DOCUMENT:
+--
Marcel Proust revisité : c’est le projet de « Fous de Proust », la stimulante exposition qui se tient encore pour quelques jours au château de Montsoreau – Musée d’art contemporain. Vite !
Combien de temps faut-il attendre pour qu’une œuvre artistique soit fertile et non plus seulement célébrée ? Peut-être beaucoup plus qu’une centaine d’année si l’on en juge par les hommages générés par le centenaire de la mort de Marcel Proust en 2022. En effet, la plupart des expositions ou des émissions qui lui ont été consacré se sont concentrées sur la biographie de l’écrivain ou sur la fabrique de l’oeuvre. Un monument littéraire livré au commentaire pour l’éternité.
Une autre approche de Proust
C’est une tout autre approche qu’a adopté l’exposition « Fous de Proust » au château de Montsoreau- Musée d’art contemporain en considérant la mythologie proustienne comme un point de départ plutôt que comme un point d’arrivée. Proust comme moteur (ou comme carburant), voilà qui nous éloigne des manuels scolaires et du petit tas de secrets des amours de l’écrivain.
Et de fait, Fous de Proust se développe comme une exposition-concept (commissariat de Léa Bismuth) et choisit, pour évoquer l’oeuvre, des chemins détournés qui nous reconduisent toutefois dans la bibliothèque, la chambre et surtout, dans l’atelier qui, pour Proust, se confondait d’ailleurs souvent avec la chambre.
Ni manuscrit, ni fétiche
Pas de manuscrits donc, dans cette exposition. C’eût été trop risqué : l’artiste Jérémie Bennequin les aurait peut-être consciencieusement gommés pour n’en conserver qu’un monticule de pelures. Ce faisant, il n’aurait pas perdu son temps, contribuant ainsi à autoriser de nouvelles écritures et donc, de nouvelles lectures.
+--
ENTRÉES FOURNIES:
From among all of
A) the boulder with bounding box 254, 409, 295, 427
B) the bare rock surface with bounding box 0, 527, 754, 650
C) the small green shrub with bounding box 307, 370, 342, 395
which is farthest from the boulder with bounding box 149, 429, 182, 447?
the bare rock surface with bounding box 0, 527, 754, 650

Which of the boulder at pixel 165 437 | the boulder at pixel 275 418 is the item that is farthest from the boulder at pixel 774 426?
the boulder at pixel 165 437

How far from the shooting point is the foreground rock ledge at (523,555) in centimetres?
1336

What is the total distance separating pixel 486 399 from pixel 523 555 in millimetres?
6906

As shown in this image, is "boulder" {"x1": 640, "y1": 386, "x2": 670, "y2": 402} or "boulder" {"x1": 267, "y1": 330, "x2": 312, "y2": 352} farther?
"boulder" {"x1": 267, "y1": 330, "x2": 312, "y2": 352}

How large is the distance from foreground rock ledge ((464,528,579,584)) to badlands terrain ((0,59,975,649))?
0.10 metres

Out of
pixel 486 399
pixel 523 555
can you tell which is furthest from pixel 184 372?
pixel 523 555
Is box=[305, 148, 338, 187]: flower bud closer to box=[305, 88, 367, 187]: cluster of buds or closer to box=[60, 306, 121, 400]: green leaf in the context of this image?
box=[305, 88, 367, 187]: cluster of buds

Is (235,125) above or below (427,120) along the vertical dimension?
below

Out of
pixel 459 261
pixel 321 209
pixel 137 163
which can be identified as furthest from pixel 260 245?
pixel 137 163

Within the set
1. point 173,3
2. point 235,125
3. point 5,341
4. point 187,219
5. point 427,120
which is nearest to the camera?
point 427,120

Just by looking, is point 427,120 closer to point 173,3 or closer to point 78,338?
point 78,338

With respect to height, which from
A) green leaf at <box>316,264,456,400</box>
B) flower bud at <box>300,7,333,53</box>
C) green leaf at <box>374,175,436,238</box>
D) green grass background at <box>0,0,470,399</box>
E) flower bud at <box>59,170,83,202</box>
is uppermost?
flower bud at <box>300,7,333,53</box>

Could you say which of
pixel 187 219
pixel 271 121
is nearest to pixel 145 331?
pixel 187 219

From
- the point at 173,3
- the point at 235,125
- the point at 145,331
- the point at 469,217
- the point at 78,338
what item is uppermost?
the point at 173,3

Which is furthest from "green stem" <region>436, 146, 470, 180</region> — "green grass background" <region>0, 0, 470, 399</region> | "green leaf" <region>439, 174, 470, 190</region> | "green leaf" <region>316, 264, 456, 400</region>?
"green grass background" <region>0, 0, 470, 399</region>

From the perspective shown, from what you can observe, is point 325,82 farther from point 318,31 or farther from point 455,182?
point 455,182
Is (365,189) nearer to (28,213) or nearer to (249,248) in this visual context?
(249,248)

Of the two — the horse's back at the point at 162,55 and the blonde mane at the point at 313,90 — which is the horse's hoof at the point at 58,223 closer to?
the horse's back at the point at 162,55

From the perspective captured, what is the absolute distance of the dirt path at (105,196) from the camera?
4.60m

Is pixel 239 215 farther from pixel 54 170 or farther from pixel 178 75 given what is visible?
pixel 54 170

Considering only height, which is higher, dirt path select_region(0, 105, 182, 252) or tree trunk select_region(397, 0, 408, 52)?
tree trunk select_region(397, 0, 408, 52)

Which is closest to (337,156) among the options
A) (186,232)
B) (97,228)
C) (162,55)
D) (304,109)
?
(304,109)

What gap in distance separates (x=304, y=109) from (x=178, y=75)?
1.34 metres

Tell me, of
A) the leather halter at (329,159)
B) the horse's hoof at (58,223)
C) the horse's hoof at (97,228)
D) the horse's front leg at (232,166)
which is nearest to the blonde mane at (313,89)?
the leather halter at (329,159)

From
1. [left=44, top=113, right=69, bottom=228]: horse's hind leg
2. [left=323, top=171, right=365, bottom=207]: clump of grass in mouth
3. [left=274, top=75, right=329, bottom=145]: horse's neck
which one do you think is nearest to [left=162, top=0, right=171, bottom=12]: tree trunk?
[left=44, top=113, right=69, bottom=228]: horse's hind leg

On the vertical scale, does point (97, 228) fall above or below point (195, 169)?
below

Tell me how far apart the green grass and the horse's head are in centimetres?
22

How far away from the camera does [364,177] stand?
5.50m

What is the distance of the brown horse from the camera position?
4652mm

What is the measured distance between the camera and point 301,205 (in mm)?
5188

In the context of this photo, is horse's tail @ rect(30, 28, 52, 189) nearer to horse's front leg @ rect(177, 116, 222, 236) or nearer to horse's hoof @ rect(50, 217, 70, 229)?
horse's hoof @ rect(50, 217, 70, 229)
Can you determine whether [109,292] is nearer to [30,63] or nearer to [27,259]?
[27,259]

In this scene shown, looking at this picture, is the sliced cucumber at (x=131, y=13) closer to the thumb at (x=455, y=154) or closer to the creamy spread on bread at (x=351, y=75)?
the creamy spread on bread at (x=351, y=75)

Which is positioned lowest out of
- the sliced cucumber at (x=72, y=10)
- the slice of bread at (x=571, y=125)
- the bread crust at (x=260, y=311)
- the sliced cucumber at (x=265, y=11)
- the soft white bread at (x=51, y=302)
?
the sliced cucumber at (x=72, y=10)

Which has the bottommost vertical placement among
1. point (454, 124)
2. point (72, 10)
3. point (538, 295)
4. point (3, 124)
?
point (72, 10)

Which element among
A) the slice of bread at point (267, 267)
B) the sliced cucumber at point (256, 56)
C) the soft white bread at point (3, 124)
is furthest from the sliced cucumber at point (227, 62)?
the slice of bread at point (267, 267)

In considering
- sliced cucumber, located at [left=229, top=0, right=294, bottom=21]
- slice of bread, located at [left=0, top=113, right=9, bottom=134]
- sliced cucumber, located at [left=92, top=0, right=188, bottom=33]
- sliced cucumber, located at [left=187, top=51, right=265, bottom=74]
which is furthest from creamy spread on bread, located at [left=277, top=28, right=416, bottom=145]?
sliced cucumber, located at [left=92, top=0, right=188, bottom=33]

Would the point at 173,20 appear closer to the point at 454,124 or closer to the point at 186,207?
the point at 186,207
+--
À FAIRE:
Recopiez mot pour mot le passage du texte sur l'exposition « Fous de Proust » situé entre « Et de fait, Fous » et « de nouvelles lectures. », bornes incluses.

RÉSULTAT ATTENDU:
Et de fait, Fous de Proust se développe comme une exposition-concept (commissariat de Léa Bismuth) et choisit, pour évoquer l’oeuvre, des chemins détournés qui nous reconduisent toutefois dans la bibliothèque, la chambre et surtout, dans l’atelier qui, pour Proust, se confondait d’ailleurs souvent avec la chambre.
Ni manuscrit, ni fétiche
Pas de manuscrits donc, dans cette exposition. C’eût été trop risqué : l’artiste Jérémie Bennequin les aurait peut-être consciencieusement gommés pour n’en conserver qu’un monticule de pelures. Ce faisant, il n’aurait pas perdu son temps, contribuant ainsi à autoriser de nouvelles écritures et donc, de nouvelles lectures.